Se quer mesmo saber de mim
O que eu sou não lhe diz respeito, em parte nenhuma lhe toca.
Nasci para poucos e morro por quase ninguém.
Contradigo me em passos de dança invisíveis, enlaçando pernas e prendendo bocas, querendo muito e gostando tão pouco.
Não é insatisfação ou sofrimento, é só um tudo ao mesmo tempo agora que não respeita amor de menos, não aceita um gostar pouquinho e querer às vezes.
Uma intensidade que não se conforma com noites únicas de começo, meio e fim.
Se estou aqui é pela música, pela companhia, pra me perder.
Jamais pra desperdiçar uma noite com quem não sabe conversar.
Não me pergunte o que eu faço da vida, isso é banal, é triste, é comum.
Queira saber o que me faz feliz, meu ponto fraco pras cócegas.
Não pergunte o que me dá dinheiro, porque este é o menor dos meus sucessos.
Esqueça meu nome verdadeiro, se eu venho sempre aqui, se estou gostando da música.
Agir sem naturalidade é o seu maior fracasso.

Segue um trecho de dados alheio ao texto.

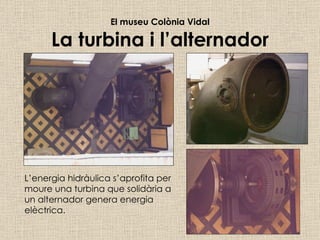 El museu Colònia Vidal La turbina i l’alternador L’energia hidràulica s’aprofita per moure una turbina que solidària a un alternador genera energia elèctrica. 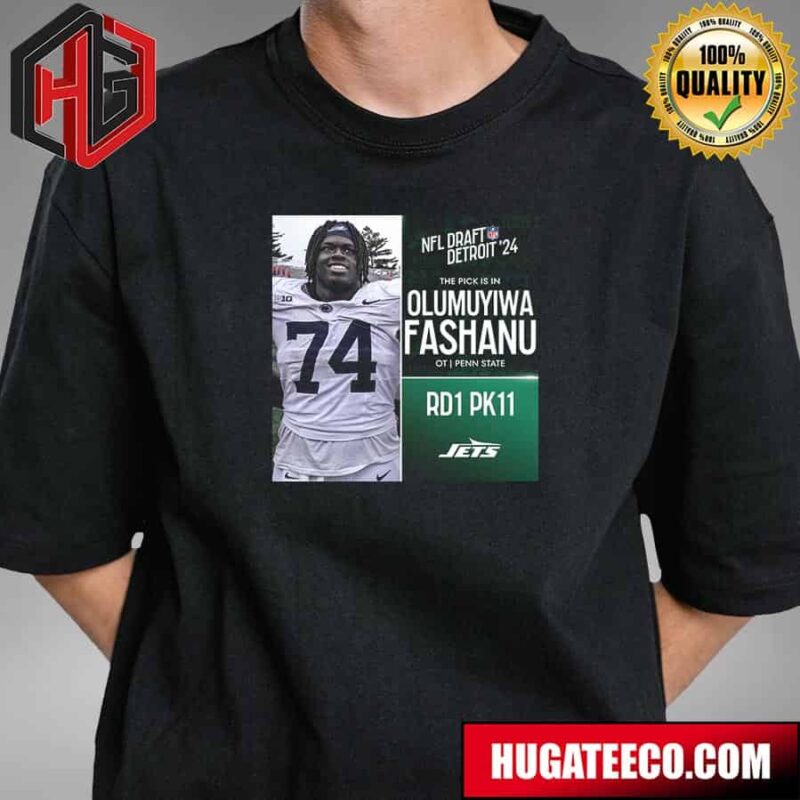 NFL Draft Detroit 24 The Pick Is In Olumuyiwa Fashanu Of New York Jets Ot Penn State Picks 11 Round 1 T-Shirt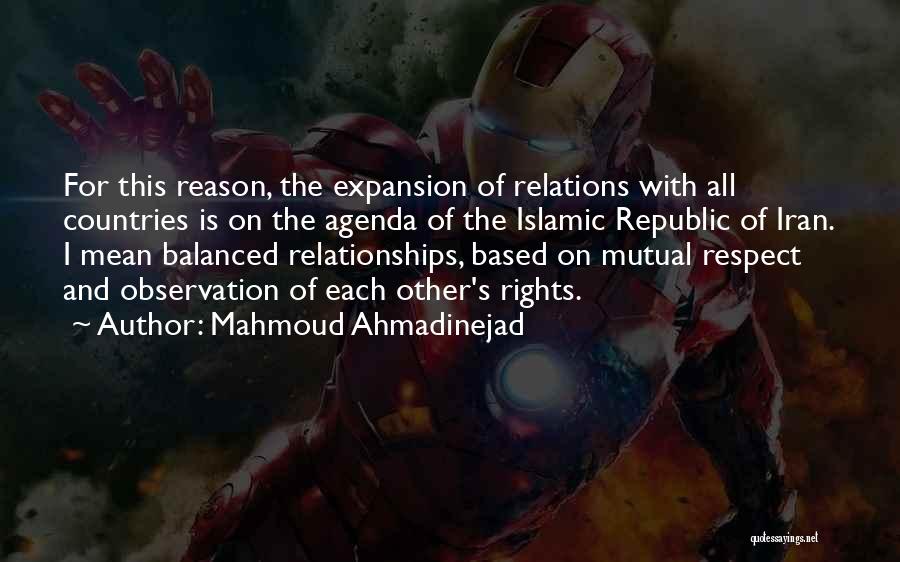 Mahmoud Ahmadinejad Quotes: For This Reason, The Expansion Of Relations With All Countries Is On The Agenda Of The Islamic Republic Of Iran.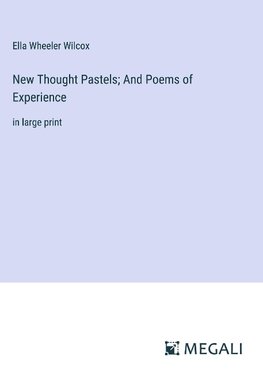 New Thought Pastels; And Poems of Experience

Se é mesmo importante que eu responda as perguntas que tanto desprezo, se definir o que sou vai te fazer mais feliz, se quer mesmo saber de mim, comece pelas entrelinhas.
Pelo não dito.
Pelo movimento dos cílios e as pupilas dilatadas, os olhos nervosos que não se fixam, o modo de apoiar o peso do corpo em uma das pernas e me preocupar com o cabelo.
Olhe para as mãos que não sabem repousar e a voz que desafina.
Por favor, sou tão ridiculamente fácil de decifrar e ainda insistem em seguir pelo caminho errado.
Exponho me tanto e ainda querem uma cartilha.
E fazem isso porque amam de relance, querem no momento e só por desafio.
Porque têm preguiça ou medo de cumplicidade e acreditam perder a noite se optarem por se apaixonar pelo próprio ego.
Porque perdem oportunidades de se calarem quando é papel dos olhos falar.
É por isso que eu estou sozinha nesse mundo de luzes e pessoas.
É por isso que eu saio de casa e minha roupa não precisa agradar ninguém além de mim.
Porque não deixo o calor da minha rotina pra ser prenda em vitrine.
O que eu sou não lhe diz respeito, em parte nenhuma lhe toca.
Mas se quiser mesmo saber de mim, experimente não me perguntar.
E talvez assim desperte minha vontade de contar.